Lot Essay
Displaying excellence in design, workmanship and condition, this bureau table stands as a rare and important survival of colonial Newport's celebrated block-and-shell aesthetic. Furthermore, with decorative details closely related to the work of John Goddard (1723-1785) and his brother-in-law Edmund Townsend (1736-1811), the bureau provides key evidence of the woodworking practices of these renowned cabinetmakers.
The bureau shares a number of unusual details with a bureau attributed to Goddard that descended in the family of his daughter, Catherine (Sotheby's New York, January 23, 2005, lot 1203). These features include seemingly identical arched cupboard doors with relatively broad raised panels and framed with the sides enclosed by the top and bottom members. From available evidence, all other arched doors on Newport bureau tables from this era are framed in the opposite manner, with the top and bottom members fitting between the sides. In addition, these two bureaus are the only two known with a deep, continuous skirt molding that is integral to the blocked foot facings. The blocking on the facings of both bureaus has an upright profile and terminates in similar, solid volutes. And, while the interior of the Goddard family convex shells are cross-hatched, the shells are identical in all other aspects. As the most idiosyncratic details are shared by this bureau, an attribution to Goddard is the most convincing.

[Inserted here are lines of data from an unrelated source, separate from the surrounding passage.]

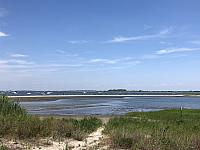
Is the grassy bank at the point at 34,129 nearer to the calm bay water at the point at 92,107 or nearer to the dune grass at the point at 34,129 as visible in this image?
the dune grass at the point at 34,129

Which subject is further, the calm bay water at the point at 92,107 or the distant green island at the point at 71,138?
the calm bay water at the point at 92,107

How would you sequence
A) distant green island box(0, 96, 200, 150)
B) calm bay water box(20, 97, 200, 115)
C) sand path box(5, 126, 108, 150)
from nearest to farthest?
1. distant green island box(0, 96, 200, 150)
2. sand path box(5, 126, 108, 150)
3. calm bay water box(20, 97, 200, 115)

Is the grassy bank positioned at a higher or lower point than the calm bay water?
higher

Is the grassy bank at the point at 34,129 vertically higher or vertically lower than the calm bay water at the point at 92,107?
higher

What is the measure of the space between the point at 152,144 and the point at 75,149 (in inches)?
107

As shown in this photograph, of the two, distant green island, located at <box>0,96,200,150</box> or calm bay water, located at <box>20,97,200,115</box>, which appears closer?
distant green island, located at <box>0,96,200,150</box>

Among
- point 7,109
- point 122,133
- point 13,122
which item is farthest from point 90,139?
point 7,109

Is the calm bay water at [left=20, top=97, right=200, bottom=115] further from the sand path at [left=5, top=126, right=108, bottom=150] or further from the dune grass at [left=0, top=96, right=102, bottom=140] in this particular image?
the sand path at [left=5, top=126, right=108, bottom=150]

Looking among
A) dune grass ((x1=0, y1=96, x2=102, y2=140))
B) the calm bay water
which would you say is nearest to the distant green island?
dune grass ((x1=0, y1=96, x2=102, y2=140))

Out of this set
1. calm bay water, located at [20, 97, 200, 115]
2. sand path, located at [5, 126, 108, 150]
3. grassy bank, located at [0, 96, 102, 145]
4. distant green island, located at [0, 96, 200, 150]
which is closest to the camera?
distant green island, located at [0, 96, 200, 150]

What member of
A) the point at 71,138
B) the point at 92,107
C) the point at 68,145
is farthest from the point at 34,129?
the point at 92,107

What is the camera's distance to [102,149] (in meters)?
13.1

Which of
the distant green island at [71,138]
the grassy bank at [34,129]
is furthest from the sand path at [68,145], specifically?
the grassy bank at [34,129]

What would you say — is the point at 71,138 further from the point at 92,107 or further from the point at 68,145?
the point at 92,107
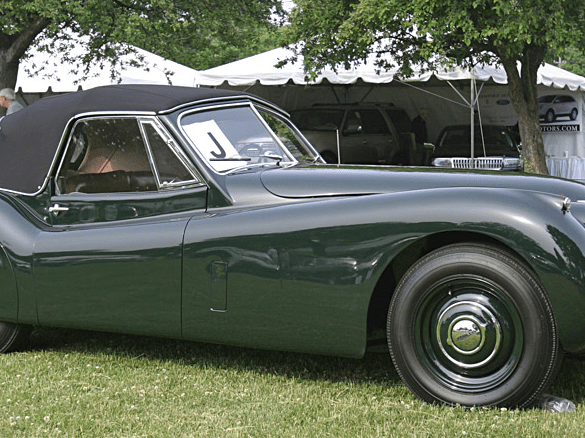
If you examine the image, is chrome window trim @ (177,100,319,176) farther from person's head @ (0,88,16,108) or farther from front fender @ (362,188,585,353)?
person's head @ (0,88,16,108)

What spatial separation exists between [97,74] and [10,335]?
1288cm

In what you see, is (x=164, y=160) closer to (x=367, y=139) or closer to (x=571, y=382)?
(x=571, y=382)

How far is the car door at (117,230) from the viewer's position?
424 cm

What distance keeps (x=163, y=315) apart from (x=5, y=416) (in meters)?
0.96

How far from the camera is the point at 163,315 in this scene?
4.23m

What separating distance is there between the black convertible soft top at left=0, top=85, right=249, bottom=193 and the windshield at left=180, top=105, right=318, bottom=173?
0.15 metres

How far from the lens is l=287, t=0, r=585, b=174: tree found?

However, the shells are immediately recognizable as the type favored by Edmund Townsend and, while Goddard may have made similar shells, it is possible that Edmund contributed to the production of this bureau. Carved in a full semi-circle with a bar across the petal interior, the shells are like those on the two known forms labeled or signed by Edmund Townsend (1736-1811), the bureau made for John Deshon and now privately owned (fig. 1) and another now in the Museum of Fine Arts, Boston (Michael Moses, Master Craftsmen of Newport (Tenafly, NJ, 1984), fig. 6.10). Despite being marked by the same cabinetmaker, the Deshon and MFA bureaus vary in a number of decorative and construction details and in most points of disparity, the practices seen on the Dehson example are also seen on the bureau table offered here. Both have top moldings with an extra cove under the bead, arched panel doors in the recess, beading applied to the drawer divider above the recesses, and, as seen on the Goddard bureau discussed above, upright blocking on the knee brackets that terminate in solid, circular volutes. Related, but not as closely as that on the attributed Goddard bureau discussed above, arched panel doors are seen on at least three other bureau tables attributed to Edmund Townsend (fig. 2; Michael Moses, figs. 7.12-7.14). These practices contrast with those seen in the MFA bureau.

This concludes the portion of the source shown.